+++ Extract +++

+972 Magazine / March 23, 2023
If the Netanyahu government secures a forever majority, it will bolster the argument that an apartheid regime reigns between the river and the sea.
On January 2, immediately after the inauguration of the Netanyahu-Smotrich-Ben Gvir government, Likud MK Ofir Katz proposed a new law called “Basic Law: The Knesset (Amendment – Expanding the Grounds for Preventing Participation in Elections).” The stated goal, as it appears in the text of the law and as became clear in the explanation accompanying it, is to expand the scope of the justifications cited for disqualifying the participation of Arab [Palestinian] parties and Arab [Palestinian] candidates in elections to the Knesset.
Today, Section 7A of “Basic Law: The Knesset” contains three grounds for disqualifying a party or a candidate from running: if the party or candidate rejects the “Jewish and democratic” character of the state; if the party or candidate supports armed struggle by an enemy state or a terrorist organization against the State of Israel (the “supporting terror” justification); or if the party or candidate has incited to racism.
The first two reasons have, over time, been cited in attempts to disqualify the candidacy of representatives of Arab [Palestinian] citizens in Knesset elections. In every election since 2003 — when Balad ran for the first time as an independent party — there has been talk of disqualifying the party on the grounds that its platform calls for “a state of all its citizens” and thereby rejects the “Jewish and democratic” character of the State of Israel. The rationale behind this claim is that enshrined equality between the two national groups — the Jewish majority and the Arab [Palestinian] minority — would mean Israel ceasing to be a “Jewish state.” In 2003, the Supreme Court decided that the plank in Balad’s political platform calling for “a state of all its citizens” doesn’t amount to a “rejection of the ‘Jewish and democratic’ character of the state,” so the Court canceled the attempt to disqualify the party from running and allowed its candidacy to go forward.

+++ Dataset entries +++

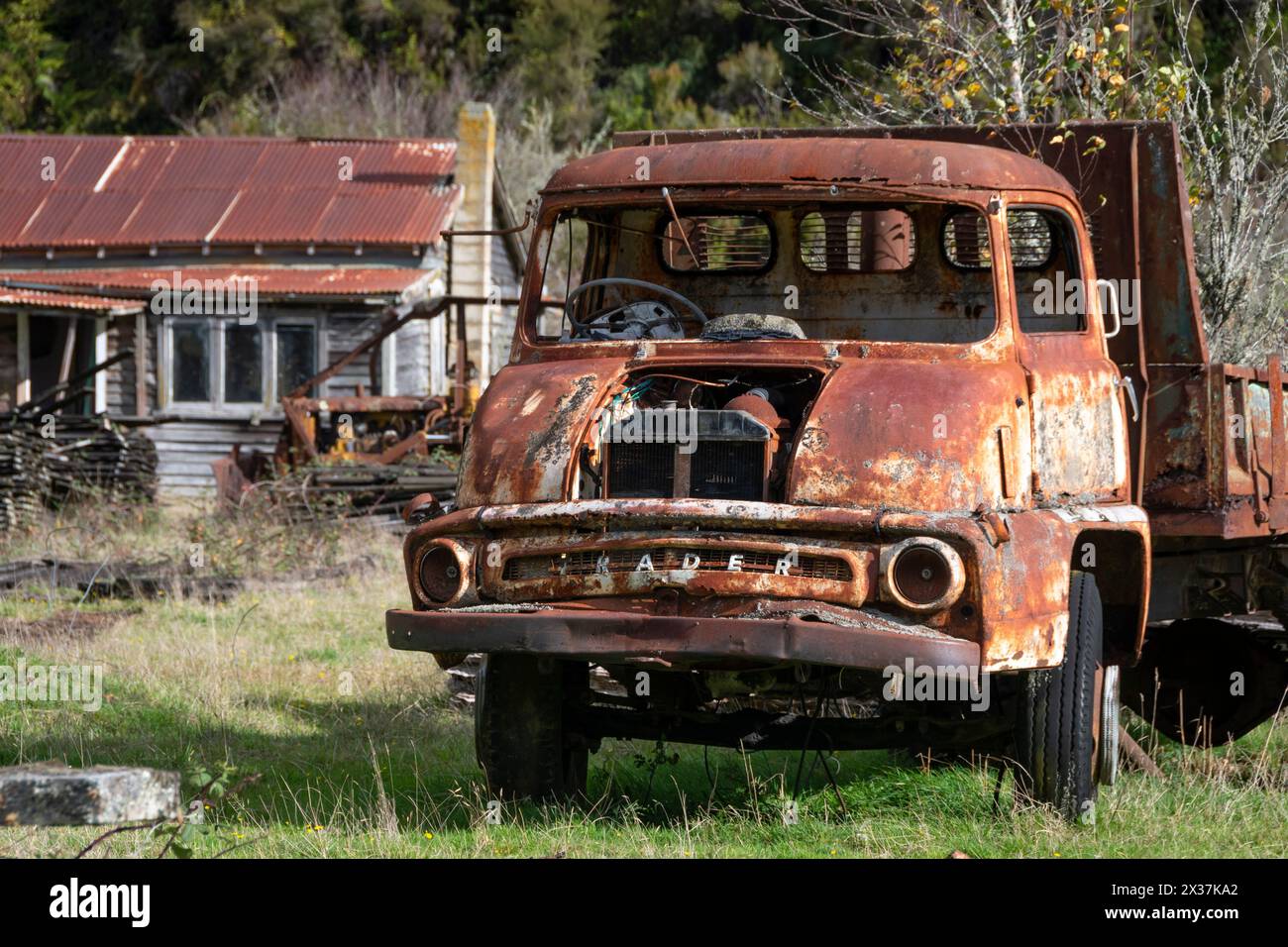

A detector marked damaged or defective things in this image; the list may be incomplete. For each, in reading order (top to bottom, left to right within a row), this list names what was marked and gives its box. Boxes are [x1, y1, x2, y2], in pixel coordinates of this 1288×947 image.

rusted roof sheet [0, 136, 461, 252]
rusted roof sheet [543, 135, 1076, 198]
rusted roof sheet [0, 287, 145, 316]
rusted roof sheet [0, 266, 440, 300]
rusty truck [386, 122, 1288, 819]
rusty front bumper [380, 602, 973, 670]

+++

[Task goal]: Continue the article on expanding the grounds for disqualifying candidates from Knesset elections, starting right after its last sentence.

[Expected answer]:
The “supporting terror” justification is also used to disqualify Arab [Palestinian] parties and candidates. Here, too, in almost every election since 2003, requests to disqualify Arab [Palestinian] parties and candidates have been filed — relying on flimsy and superficial evidence that allegedly proves their “support for terror.” Although the Knesset’s Central Elections Committee, in a preordained political ceremony, routinely disqualifies Arab [Palestinian] parties and candidates, the Supreme Court regularly overturns its decisions and allows Balad to run.
Removing the barriers to disqualification
At the same time, in the last few years, the Supreme Court has rejected potential candidates from Otzma Yehudit — Ben-Zion (Benzi) Gopstein, Baruch Marzel, and Michael Ben-Ari — on the grounds that they violated the third ground for disqualification — incitement to racism — after they had been proven to have continually and intensively incited against the Palestinian public, incitement that nearly reached the threshold of criminality.
Against the backdrop of these recent disqualifications, Otzma Yehudit secured the inclusion of Section 131 in its coalition agreement with the Likud late last year, which reads: “The government will work to amend Section 7A of Basic Law: Knesset so that the goal of the law will be actualized — to enable the disqualification of candidates who reject Israel as a Jewish and democratic state, or who incite to racism or support terror, and a situation will not arise in which the public faces discrimination whereby only one side is disqualified and supporters of terror are not disqualified.”
The Basic Law proposed by Katz, the Likud MK, essentially implements Section 131. It expands the legal grounds for preventing participation in elections in such a way that will only affect Arab [Palestinian] parties.
Firstly, the “supporting terror” justification will expand so as to include not only support for an armed struggle by an enemy state or a terrorist group, but also support for armed struggle by an individual, regardless of whether that person identifies with any organization or not. I will return later to this expansion and outline its consequences. Secondly, it proposes that a one-time expression of sympathy with or support for armed struggle could be considered “support for terror.” That is, a single expression of sympathy will be sufficient to qualify as “support for terror.”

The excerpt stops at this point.